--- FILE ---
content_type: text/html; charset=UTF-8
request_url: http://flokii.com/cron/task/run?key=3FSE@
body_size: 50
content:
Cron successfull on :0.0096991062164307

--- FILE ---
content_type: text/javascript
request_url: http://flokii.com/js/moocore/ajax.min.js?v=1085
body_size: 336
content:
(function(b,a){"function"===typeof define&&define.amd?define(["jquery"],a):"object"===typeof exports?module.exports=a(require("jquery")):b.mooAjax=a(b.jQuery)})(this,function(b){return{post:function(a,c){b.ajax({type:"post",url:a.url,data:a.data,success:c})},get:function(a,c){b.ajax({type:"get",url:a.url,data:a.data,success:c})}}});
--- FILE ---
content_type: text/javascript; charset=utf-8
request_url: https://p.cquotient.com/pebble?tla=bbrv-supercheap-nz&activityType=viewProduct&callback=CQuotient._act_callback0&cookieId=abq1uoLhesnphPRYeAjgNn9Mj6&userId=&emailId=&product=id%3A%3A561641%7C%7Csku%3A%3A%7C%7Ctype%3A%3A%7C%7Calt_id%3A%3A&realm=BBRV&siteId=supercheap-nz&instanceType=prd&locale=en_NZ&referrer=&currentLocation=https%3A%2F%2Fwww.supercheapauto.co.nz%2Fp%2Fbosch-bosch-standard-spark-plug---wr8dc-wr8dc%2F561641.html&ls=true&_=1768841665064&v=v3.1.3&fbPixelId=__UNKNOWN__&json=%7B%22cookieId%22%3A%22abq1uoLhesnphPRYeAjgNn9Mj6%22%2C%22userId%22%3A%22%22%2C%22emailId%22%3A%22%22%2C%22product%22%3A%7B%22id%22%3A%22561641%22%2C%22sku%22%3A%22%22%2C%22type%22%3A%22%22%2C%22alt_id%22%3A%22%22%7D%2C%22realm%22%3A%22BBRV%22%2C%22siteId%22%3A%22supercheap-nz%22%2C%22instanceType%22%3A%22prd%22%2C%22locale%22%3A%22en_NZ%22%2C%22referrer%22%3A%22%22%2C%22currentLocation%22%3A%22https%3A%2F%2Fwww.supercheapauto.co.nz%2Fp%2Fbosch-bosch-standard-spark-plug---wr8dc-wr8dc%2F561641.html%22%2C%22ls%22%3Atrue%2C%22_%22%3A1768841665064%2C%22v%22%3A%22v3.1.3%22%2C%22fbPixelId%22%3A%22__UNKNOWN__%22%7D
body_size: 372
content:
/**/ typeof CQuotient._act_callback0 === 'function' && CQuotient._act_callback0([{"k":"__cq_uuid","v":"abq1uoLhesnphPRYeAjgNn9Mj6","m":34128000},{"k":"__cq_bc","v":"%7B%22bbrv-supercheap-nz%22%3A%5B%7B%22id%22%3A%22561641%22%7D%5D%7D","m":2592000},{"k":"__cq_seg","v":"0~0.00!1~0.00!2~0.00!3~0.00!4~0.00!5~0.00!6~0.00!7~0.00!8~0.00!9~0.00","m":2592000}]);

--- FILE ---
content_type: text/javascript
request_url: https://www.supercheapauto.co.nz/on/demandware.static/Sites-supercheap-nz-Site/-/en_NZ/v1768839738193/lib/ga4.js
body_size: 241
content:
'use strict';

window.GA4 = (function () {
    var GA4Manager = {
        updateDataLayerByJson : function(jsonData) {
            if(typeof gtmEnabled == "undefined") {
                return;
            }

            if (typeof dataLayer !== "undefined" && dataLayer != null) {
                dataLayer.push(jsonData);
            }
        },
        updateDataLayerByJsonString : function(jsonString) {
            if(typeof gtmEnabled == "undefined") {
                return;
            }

_HOW TO COMPLETE THIS TASK_: Each line in the material above should be repeated exactly.

_RESPONSE_:
--- FILE ---
content_type: text/html; charset=UTF-8
request_url: http://flokii.com/cron/task/run?key=3FSE@
body_size: 50
content:
Cron successfull on :0.0096991062164307

--- FILE ---
content_type: text/javascript
request_url: http://flokii.com/js/moocore/ajax.min.js?v=1085
body_size: 336
content:
(function(b,a){"function"===typeof define&&define.amd?define(["jquery"],a):"object"===typeof exports?module.exports=a(require("jquery")):b.mooAjax=a(b.jQuery)})(this,function(b){return{post:function(a,c){b.ajax({type:"post",url:a.url,data:a.data,success:c})},get:function(a,c){b.ajax({type:"get",url:a.url,data:a.data,success:c})}}});
--- FILE ---
content_type: text/javascript; charset=utf-8
request_url: https://p.cquotient.com/pebble?tla=bbrv-supercheap-nz&activityType=viewProduct&callback=CQuotient._act_callback0&cookieId=abq1uoLhesnphPRYeAjgNn9Mj6&userId=&emailId=&product=id%3A%3A561641%7C%7Csku%3A%3A%7C%7Ctype%3A%3A%7C%7Calt_id%3A%3A&realm=BBRV&siteId=supercheap-nz&instanceType=prd&locale=en_NZ&referrer=&currentLocation=https%3A%2F%2Fwww.supercheapauto.co.nz%2Fp%2Fbosch-bosch-standard-spark-plug---wr8dc-wr8dc%2F561641.html&ls=true&_=1768841665064&v=v3.1.3&fbPixelId=__UNKNOWN__&json=%7B%22cookieId%22%3A%22abq1uoLhesnphPRYeAjgNn9Mj6%22%2C%22userId%22%3A%22%22%2C%22emailId%22%3A%22%22%2C%22product%22%3A%7B%22id%22%3A%22561641%22%2C%22sku%22%3A%22%22%2C%22type%22%3A%22%22%2C%22alt_id%22%3A%22%22%7D%2C%22realm%22%3A%22BBRV%22%2C%22siteId%22%3A%22supercheap-nz%22%2C%22instanceType%22%3A%22prd%22%2C%22locale%22%3A%22en_NZ%22%2C%22referrer%22%3A%22%22%2C%22currentLocation%22%3A%22https%3A%2F%2Fwww.supercheapauto.co.nz%2Fp%2Fbosch-bosch-standard-spark-plug---wr8dc-wr8dc%2F561641.html%22%2C%22ls%22%3Atrue%2C%22_%22%3A1768841665064%2C%22v%22%3A%22v3.1.3%22%2C%22fbPixelId%22%3A%22__UNKNOWN__%22%7D
body_size: 372
content:
/**/ typeof CQuotient._act_callback0 === 'function' && CQuotient._act_callback0([{"k":"__cq_uuid","v":"abq1uoLhesnphPRYeAjgNn9Mj6","m":34128000},{"k":"__cq_bc","v":"%7B%22bbrv-supercheap-nz%22%3A%5B%7B%22id%22%3A%22561641%22%7D%5D%7D","m":2592000},{"k":"__cq_seg","v":"0~0.00!1~0.00!2~0.00!3~0.00!4~0.00!5~0.00!6~0.00!7~0.00!8~0.00!9~0.00","m":2592000}]);

--- FILE ---
content_type: text/javascript
request_url: https://www.supercheapauto.co.nz/on/demandware.static/Sites-supercheap-nz-Site/-/en_NZ/v1768839738193/lib/ga4.js
body_size: 241
content:
'use strict';

window.GA4 = (function () {
    var GA4Manager = {
        updateDataLayerByJson : function(jsonData) {
            if(typeof gtmEnabled == "undefined") {
                return;
            }

            if (typeof dataLayer !== "undefined" && dataLayer != null) {
                dataLayer.push(jsonData);
            }
        },
        updateDataLayerByJsonString : function(jsonString) {
            if(typeof gtmEnabled == "undefined") {
                return;
            }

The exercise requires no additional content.